__Spatial relationship records__:
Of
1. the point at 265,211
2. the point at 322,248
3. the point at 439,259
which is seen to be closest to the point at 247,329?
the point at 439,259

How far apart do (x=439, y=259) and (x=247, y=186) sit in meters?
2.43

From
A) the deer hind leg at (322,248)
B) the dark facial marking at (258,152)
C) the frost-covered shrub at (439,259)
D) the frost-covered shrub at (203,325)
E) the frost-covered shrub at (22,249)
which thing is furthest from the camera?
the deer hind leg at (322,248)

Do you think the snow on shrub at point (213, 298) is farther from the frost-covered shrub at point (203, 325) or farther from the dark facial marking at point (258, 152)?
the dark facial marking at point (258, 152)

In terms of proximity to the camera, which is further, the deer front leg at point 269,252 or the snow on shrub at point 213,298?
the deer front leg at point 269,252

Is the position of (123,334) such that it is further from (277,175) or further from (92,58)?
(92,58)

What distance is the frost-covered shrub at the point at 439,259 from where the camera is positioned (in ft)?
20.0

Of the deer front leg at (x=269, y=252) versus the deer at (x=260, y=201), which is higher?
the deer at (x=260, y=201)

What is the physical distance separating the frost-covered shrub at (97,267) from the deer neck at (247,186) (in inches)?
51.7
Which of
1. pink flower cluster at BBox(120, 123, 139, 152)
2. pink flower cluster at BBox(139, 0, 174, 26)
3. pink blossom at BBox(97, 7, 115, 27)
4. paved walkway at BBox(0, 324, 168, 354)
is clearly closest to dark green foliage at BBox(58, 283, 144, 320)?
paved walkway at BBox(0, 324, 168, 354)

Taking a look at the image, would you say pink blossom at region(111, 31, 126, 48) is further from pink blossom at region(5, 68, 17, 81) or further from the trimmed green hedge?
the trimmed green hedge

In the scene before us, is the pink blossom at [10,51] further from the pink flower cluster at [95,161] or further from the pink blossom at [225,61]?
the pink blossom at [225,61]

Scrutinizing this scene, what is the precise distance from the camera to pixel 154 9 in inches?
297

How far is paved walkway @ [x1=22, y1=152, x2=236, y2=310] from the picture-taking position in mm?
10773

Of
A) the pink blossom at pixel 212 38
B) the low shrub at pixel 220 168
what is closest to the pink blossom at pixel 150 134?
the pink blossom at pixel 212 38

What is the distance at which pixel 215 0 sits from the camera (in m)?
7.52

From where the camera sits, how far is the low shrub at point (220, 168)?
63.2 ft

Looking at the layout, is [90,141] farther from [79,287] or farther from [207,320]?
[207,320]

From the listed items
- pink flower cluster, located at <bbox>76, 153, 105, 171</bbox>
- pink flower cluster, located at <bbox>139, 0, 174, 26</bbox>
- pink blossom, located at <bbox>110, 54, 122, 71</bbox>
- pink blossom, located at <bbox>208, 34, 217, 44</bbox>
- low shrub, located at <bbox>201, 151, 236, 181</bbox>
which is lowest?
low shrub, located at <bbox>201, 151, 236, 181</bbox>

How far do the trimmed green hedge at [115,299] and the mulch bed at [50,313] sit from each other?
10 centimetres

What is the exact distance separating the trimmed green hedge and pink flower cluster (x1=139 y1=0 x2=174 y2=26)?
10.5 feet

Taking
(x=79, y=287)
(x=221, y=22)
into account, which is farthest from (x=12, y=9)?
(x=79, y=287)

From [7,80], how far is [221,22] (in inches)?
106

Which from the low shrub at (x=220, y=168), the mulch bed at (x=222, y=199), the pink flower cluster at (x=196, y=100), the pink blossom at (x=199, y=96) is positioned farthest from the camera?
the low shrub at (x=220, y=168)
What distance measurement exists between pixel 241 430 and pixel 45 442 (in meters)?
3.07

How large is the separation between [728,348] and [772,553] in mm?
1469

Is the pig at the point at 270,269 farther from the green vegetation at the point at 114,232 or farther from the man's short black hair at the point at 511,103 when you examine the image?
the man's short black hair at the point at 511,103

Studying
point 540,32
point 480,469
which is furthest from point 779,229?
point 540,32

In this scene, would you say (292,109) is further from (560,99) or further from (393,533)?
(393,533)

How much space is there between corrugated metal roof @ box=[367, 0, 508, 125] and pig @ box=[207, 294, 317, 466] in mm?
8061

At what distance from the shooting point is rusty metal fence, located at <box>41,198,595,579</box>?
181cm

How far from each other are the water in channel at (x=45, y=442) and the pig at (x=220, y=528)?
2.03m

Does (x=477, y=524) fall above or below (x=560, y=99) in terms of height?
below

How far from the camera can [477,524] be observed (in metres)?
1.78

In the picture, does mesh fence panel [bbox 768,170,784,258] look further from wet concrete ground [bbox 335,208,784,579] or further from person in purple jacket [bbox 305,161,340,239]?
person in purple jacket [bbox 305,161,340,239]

__The request__:
Write each line above out exactly.

__Finished task__:
Of
1. the point at 265,211
2. the point at 322,248
3. the point at 439,259
which is seen to be closest to the point at 247,329?
the point at 439,259

How far apart do (x=439, y=259) and (x=247, y=186) sit in meters?
2.43

From
A) the deer hind leg at (322,248)
B) the dark facial marking at (258,152)
C) the frost-covered shrub at (439,259)
D) the frost-covered shrub at (203,325)
E) the frost-covered shrub at (22,249)
which thing is furthest from the camera?
the deer hind leg at (322,248)

Do you think the snow on shrub at point (213, 298) is farther from the frost-covered shrub at point (203, 325) or farther from the dark facial marking at point (258, 152)?
the dark facial marking at point (258, 152)

In terms of proximity to the camera, which is further, the deer front leg at point 269,252 or the snow on shrub at point 213,298?
the deer front leg at point 269,252

Is the position of (123,334) such that it is further from (277,175) or further from (92,58)?
(92,58)

What distance is the frost-covered shrub at the point at 439,259 from where the camera is positioned (in ft)?
20.0

Of the deer front leg at (x=269, y=252) versus the deer at (x=260, y=201), which is higher?
the deer at (x=260, y=201)

What is the physical distance separating the frost-covered shrub at (97,267) from the deer neck at (247,186) (in inches)?
51.7
Which of
1. pink flower cluster at BBox(120, 123, 139, 152)
2. pink flower cluster at BBox(139, 0, 174, 26)
3. pink blossom at BBox(97, 7, 115, 27)
4. paved walkway at BBox(0, 324, 168, 354)
is clearly closest to dark green foliage at BBox(58, 283, 144, 320)?
paved walkway at BBox(0, 324, 168, 354)

Taking a look at the image, would you say pink blossom at region(111, 31, 126, 48) is further from pink blossom at region(5, 68, 17, 81) or further from the trimmed green hedge?
the trimmed green hedge

In the scene before us, is the pink blossom at [10,51] further from the pink flower cluster at [95,161] or further from the pink blossom at [225,61]?
the pink blossom at [225,61]

Scrutinizing this scene, what is the precise distance from the camera to pixel 154 9 in inches?
297

How far is paved walkway @ [x1=22, y1=152, x2=236, y2=310] from the picture-taking position in mm?
10773

Of
A) the pink blossom at pixel 212 38
B) the low shrub at pixel 220 168
what is closest to the pink blossom at pixel 150 134?
the pink blossom at pixel 212 38

What is the distance at which pixel 215 0 sits from the camera (in m)?
7.52

From where the camera sits, how far is the low shrub at point (220, 168)?
63.2 ft

Looking at the layout, is [90,141] farther from [79,287] or farther from [207,320]?
[207,320]

From the listed items
- pink flower cluster, located at <bbox>76, 153, 105, 171</bbox>
- pink flower cluster, located at <bbox>139, 0, 174, 26</bbox>
- pink blossom, located at <bbox>110, 54, 122, 71</bbox>
- pink blossom, located at <bbox>208, 34, 217, 44</bbox>
- low shrub, located at <bbox>201, 151, 236, 181</bbox>
which is lowest?
low shrub, located at <bbox>201, 151, 236, 181</bbox>

How far do the trimmed green hedge at [115,299] and the mulch bed at [50,313] sit from each other?
10 centimetres

What is the exact distance separating the trimmed green hedge and pink flower cluster (x1=139 y1=0 x2=174 y2=26)?
10.5 feet

Taking
(x=79, y=287)
(x=221, y=22)
into account, which is farthest from (x=12, y=9)?
(x=79, y=287)

From [7,80], how far is [221,22] (in inches)?
106

Which from the low shrub at (x=220, y=168), the mulch bed at (x=222, y=199), the pink flower cluster at (x=196, y=100), the pink blossom at (x=199, y=96) is positioned farthest from the camera?
the low shrub at (x=220, y=168)
What distance measurement exists between pixel 241 430 and pixel 45 442 (in meters)?
3.07

How large is the separation between [728,348] and [772,553] in mm?
1469

Is the pig at the point at 270,269 farther from the green vegetation at the point at 114,232 or farther from the man's short black hair at the point at 511,103 when you examine the image?
the man's short black hair at the point at 511,103

Studying
point 540,32
point 480,469
which is furthest from point 779,229?
point 540,32

In this scene, would you say (292,109) is further from (560,99) or further from (393,533)?
(393,533)

How much space is there between corrugated metal roof @ box=[367, 0, 508, 125] and pig @ box=[207, 294, 317, 466] in mm?
8061

At what distance from the shooting point is rusty metal fence, located at <box>41,198,595,579</box>?
181cm

How far from each other are the water in channel at (x=45, y=442) and the pig at (x=220, y=528)?
2.03m

Does (x=477, y=524) fall above or below (x=560, y=99) in terms of height?
below

How far from the camera can [477,524] be observed (in metres)?
1.78

In the picture, does mesh fence panel [bbox 768,170,784,258] look further from wet concrete ground [bbox 335,208,784,579] or further from person in purple jacket [bbox 305,161,340,239]?
person in purple jacket [bbox 305,161,340,239]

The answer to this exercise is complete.